Analytical database

Warning

This feature is currently in beta and is subject to change. If you would like to test it, please contact us at ask@celus.net.

For users who want to analyze the data stored in CELUS themselves, CELUS offers an export into a dedicated analytical database.

The export is updated weekly and contains all usage data from CELUS. Other data, such as information about harvesting success, configured credentials, etc. is not included.

Technology

The analytical database is built on top of ClickHouse - a powerful column-oriented analytical database. This database is run and maintained by CELUS on its own infrastructure.

Clickhouse is compatible with Microsoft Power BI, Apache Superset, Metabase and many other analytical tools.

Database structure

Each report from your CELUS instance is stored in a separate table in the database. For example, if you are harvesting TR, DR and PR reports, you will have three tables in the database with the names TR, DR and PR. COUNTER 5.1 reports have their own tables with the 51 suffix, e.g. TR51. Non-COUNTER reports are exported as well.

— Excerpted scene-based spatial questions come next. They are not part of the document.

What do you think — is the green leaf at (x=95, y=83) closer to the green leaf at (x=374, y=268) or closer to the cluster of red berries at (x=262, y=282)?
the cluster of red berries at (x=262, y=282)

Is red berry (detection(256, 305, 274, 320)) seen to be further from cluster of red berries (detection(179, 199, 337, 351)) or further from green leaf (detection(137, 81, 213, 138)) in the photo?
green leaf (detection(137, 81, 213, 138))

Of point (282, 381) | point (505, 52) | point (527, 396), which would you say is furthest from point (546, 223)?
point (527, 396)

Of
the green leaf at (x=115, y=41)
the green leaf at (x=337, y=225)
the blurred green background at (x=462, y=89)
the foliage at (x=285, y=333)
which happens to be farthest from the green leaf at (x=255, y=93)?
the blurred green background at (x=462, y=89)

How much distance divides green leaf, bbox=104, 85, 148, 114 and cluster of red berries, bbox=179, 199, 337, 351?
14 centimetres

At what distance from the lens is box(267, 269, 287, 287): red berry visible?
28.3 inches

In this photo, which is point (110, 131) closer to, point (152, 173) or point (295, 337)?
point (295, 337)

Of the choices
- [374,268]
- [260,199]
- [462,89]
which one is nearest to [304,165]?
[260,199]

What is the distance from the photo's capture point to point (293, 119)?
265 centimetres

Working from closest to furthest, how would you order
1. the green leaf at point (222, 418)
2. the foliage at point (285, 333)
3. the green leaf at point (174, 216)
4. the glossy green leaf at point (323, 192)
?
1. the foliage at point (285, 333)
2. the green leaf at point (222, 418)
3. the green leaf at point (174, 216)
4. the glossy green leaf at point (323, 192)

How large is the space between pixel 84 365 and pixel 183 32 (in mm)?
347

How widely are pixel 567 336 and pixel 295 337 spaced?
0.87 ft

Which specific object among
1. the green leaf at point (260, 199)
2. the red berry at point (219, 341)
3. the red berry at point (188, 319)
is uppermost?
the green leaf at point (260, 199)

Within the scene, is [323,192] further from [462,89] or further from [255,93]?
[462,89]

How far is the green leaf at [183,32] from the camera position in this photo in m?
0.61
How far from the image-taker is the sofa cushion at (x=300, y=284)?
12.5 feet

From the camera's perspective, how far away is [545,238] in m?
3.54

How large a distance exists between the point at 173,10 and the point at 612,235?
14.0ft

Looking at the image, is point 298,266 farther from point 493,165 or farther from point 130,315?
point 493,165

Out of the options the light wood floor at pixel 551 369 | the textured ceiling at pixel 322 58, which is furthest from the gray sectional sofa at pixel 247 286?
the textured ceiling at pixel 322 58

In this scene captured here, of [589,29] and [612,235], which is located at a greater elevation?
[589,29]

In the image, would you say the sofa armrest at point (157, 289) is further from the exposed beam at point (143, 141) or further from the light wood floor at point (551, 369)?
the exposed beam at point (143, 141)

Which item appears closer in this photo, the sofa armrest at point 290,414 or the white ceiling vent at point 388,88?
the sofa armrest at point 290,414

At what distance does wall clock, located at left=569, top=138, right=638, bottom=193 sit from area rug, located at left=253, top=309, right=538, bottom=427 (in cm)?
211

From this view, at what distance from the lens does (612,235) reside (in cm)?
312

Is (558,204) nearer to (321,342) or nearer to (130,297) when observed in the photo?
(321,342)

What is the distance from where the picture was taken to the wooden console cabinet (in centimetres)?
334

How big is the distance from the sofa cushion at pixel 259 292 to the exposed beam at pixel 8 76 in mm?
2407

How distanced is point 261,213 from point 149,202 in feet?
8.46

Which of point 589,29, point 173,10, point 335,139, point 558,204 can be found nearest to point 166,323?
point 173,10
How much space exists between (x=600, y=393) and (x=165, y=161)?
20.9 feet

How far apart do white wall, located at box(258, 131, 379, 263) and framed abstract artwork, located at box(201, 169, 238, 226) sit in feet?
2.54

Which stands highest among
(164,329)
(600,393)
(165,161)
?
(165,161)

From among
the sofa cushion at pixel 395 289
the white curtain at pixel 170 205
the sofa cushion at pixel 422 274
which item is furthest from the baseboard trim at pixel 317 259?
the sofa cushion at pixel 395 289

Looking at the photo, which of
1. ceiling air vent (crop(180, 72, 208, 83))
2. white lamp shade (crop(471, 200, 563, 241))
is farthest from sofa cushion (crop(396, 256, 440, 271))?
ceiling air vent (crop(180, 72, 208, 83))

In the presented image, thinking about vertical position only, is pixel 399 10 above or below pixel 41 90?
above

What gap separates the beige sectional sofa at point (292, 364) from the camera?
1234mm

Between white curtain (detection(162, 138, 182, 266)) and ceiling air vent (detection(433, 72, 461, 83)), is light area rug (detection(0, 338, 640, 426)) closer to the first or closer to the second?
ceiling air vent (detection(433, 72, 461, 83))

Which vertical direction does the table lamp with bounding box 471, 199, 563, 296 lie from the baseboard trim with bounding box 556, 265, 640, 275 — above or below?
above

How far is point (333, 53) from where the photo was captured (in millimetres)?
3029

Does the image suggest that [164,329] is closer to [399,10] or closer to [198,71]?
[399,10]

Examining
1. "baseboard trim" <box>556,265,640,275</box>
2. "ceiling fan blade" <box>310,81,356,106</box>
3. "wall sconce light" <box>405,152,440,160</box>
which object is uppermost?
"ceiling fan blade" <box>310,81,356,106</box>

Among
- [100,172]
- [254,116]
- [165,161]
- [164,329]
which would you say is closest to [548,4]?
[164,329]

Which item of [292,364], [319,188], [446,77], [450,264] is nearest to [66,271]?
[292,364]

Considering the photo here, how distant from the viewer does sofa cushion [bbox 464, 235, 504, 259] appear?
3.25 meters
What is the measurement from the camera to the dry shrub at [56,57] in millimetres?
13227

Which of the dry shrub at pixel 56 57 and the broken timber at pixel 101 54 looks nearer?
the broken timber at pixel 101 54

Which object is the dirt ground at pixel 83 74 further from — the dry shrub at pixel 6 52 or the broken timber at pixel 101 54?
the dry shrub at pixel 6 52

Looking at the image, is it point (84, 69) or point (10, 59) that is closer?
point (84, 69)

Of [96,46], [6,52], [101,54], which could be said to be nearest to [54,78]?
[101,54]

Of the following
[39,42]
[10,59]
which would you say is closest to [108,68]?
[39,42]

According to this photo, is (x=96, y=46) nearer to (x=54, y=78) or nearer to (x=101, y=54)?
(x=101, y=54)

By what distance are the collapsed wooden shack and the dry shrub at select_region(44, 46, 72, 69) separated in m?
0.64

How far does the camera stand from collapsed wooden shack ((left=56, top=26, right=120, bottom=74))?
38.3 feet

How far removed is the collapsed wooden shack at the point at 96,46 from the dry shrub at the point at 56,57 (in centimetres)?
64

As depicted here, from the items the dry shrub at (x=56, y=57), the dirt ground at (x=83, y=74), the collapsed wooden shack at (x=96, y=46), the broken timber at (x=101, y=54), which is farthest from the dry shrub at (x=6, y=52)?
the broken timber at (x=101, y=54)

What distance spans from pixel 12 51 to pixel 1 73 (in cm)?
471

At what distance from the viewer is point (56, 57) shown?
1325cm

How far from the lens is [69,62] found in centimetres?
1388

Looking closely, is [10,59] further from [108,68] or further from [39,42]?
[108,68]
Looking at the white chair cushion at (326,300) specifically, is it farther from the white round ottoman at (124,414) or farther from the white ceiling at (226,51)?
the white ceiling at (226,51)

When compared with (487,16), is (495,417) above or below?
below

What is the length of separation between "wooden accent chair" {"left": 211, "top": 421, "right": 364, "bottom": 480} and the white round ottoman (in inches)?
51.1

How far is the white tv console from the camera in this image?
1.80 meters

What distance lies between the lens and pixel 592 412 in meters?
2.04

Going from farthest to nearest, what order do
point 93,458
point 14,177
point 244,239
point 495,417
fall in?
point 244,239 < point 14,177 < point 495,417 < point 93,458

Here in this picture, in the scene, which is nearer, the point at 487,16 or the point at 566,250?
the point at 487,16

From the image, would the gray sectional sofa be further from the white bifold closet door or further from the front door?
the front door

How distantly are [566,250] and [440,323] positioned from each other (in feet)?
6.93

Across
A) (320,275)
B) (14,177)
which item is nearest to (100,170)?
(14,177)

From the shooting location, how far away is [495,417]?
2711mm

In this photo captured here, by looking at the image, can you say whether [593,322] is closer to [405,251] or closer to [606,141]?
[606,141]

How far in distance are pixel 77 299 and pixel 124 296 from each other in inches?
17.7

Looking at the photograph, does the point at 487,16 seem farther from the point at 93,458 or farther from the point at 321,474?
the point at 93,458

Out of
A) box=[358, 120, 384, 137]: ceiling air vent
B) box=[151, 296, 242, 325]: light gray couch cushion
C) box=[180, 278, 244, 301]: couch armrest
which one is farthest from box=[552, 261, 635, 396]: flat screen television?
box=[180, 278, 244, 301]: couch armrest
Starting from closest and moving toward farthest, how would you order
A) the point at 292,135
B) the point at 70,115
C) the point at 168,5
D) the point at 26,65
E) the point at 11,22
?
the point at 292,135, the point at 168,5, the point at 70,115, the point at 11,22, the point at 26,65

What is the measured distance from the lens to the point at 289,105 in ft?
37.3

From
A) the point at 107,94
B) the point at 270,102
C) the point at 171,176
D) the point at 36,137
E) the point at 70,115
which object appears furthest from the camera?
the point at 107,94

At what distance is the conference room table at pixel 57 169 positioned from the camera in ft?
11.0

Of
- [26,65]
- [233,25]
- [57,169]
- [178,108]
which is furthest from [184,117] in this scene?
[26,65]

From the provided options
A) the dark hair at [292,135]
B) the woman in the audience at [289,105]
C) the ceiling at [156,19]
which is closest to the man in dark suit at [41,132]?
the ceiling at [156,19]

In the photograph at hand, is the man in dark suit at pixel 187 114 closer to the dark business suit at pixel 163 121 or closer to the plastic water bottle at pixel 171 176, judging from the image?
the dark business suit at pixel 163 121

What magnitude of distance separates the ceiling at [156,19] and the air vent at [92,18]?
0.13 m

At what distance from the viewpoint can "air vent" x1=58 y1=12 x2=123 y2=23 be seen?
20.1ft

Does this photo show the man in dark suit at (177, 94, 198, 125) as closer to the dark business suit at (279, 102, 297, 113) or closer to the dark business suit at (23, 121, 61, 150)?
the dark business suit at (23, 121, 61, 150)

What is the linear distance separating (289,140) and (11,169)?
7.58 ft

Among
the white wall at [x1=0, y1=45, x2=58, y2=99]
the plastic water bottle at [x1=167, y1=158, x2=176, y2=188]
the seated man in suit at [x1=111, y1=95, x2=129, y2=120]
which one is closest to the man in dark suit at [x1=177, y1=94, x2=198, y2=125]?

Each table has the same basic structure, with some report-specific columns. The common columns are (please note the double underscore in some of the column names):

  • organization_id (integer) - internal CELUS id of the organization that the report belongs to

  • organization__name (string) - the name of the organization that the report belongs to

  • platform_id (integer) - internal CELUS id of the platform that the report belongs to

  • platform__name (string) - the name of the platform that the report belongs to

  • date (date) - the date of the usage

  • metric_id (integer) - internal CELUS id of the metric that the report belongs to

  • metric__short_name (string) - the short name of the metric, for COUNTER matches the COUNTER metric name

  • title_id (integer) - internal CELUS id of the title that the report belongs to

  • title__name (string) - the name of the title

  • title__pub_type (string) - the publication type of the title

  • title__isbn (string) - the ISBN of the title

  • title__issn (string) - the ISSN of the title

  • title__eissn (string) - the e-ISSN of the title

  • title__doi (string) - the DOI of the title

  • import_batch_id (integer) - internal CELUS id of the import batch - this groups together data from one

    import (harvest, manual upload, etc.). One import batch always covers one month. This column is intended mainly for internal use.

  • value (integer) - the value of the metric - the usage count

The extra columns/dimensions correspond to the COUNTER specification of that report. For example, COUNTER 5.1 TR report (stored in TR51 table) has the following extra columns:

  • data_type (string) - the data type of the title

  • access_method (string) - the access method of the title

  • platform_in_counter_data (string) - whether the platform is in the COUNTER data

  • access_type (string) - the access type of the title

  • publisher (string) - the publisher of the title

  • yop (string) - the year of publication of the title